So Robin Cook has become the first casualty of the war.
The Commons leader has resigned on a matter of principle - the first New Labour minister ever to go on those grounds - and others are certain to follow.
To state the obvious, this is seriously bad news for Tony Blair.
The MP will become far and away the most serious and senior dissenter on the backbenches - and his attacks will not be confined to this war.
Once this is all over he has the potential to be a real and powerful threat to Tony Blair, sniping at any number of policies from Lords reform to foreign policy.
Indeed, his influence may prove to be less important over the war crisis than it will be later when politics returns to what will then count as normality.
Losing Mr Cook from the cabinet under ordinary circumstances would have troubled the prime minister little.
The former foreign secretary had been demoted by Mr Blair once and was always seen as a potential trouble maker.
It is quite possible that Mr Blair would have got around to reshuffling him out of government at some point.
He was not seen as a serious leadership challenger or even any longer as a focal point for Old Labour and left wing dissenters looking for a figurehead.
He has never been a great gang leader and previously found it difficult to attract followers most of who were attracted more to his rival Gordon Brown.
Put bluntly, he was seen as a spent force. That is no longer the case.
Ever since he was demoted he has used his position to build a base amongst backbenchers and make his mark through modernising parliament.
That has only been partially successful and the prime minister has stymied him on at least two occasions - once over changes to the appointment of select committee chairmen and again over reform to the House of Lords.
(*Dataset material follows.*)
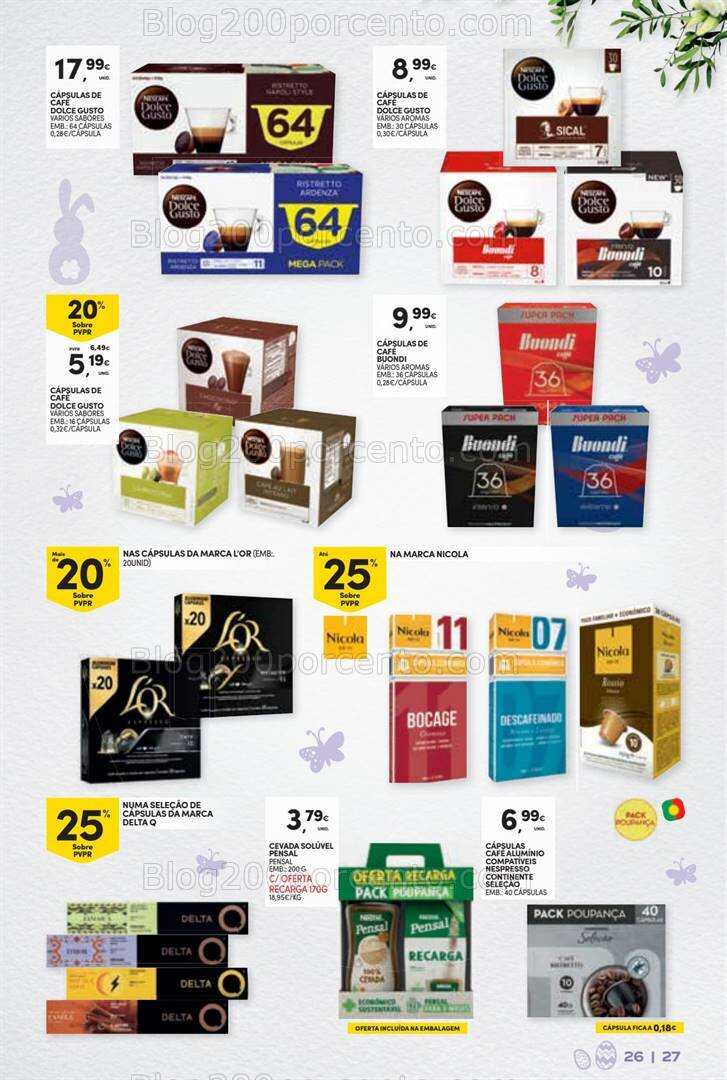 Antevisão Folheto CONTINENTE Madeira Páscoa Promoções de 12 a 31 março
So Mr Cook has plenty of reason to feel less than superglue loyalty to his leader.
That is not, however, to suggest his action has been sparked by disloyalty. He clearly has reached his red line and is not prepared to step over it.
This is as much a matter of principle for him as it is for the prime minister.
And Mr Cook now has the real power to become the anti-war rebels' champion on the backbenches.
Possibly he remains vain enough to still see himself as a contender if this all goes wrong for Tony Blair.
More likely, he sees his role as Kingmaker in the event of that challenge. And in any case it is maintaining his integrity rather than other questions that are in the front of his mind at the moment.
However, Mr Cook is a supremely accomplished and astute political operator. So he has probably calculated the odds are heavily against a leadership challenge.
In that case, he has given up a job that was already running out of steam - thanks to his leader - on a matter of principle.
His biographers will give him a good write up for that.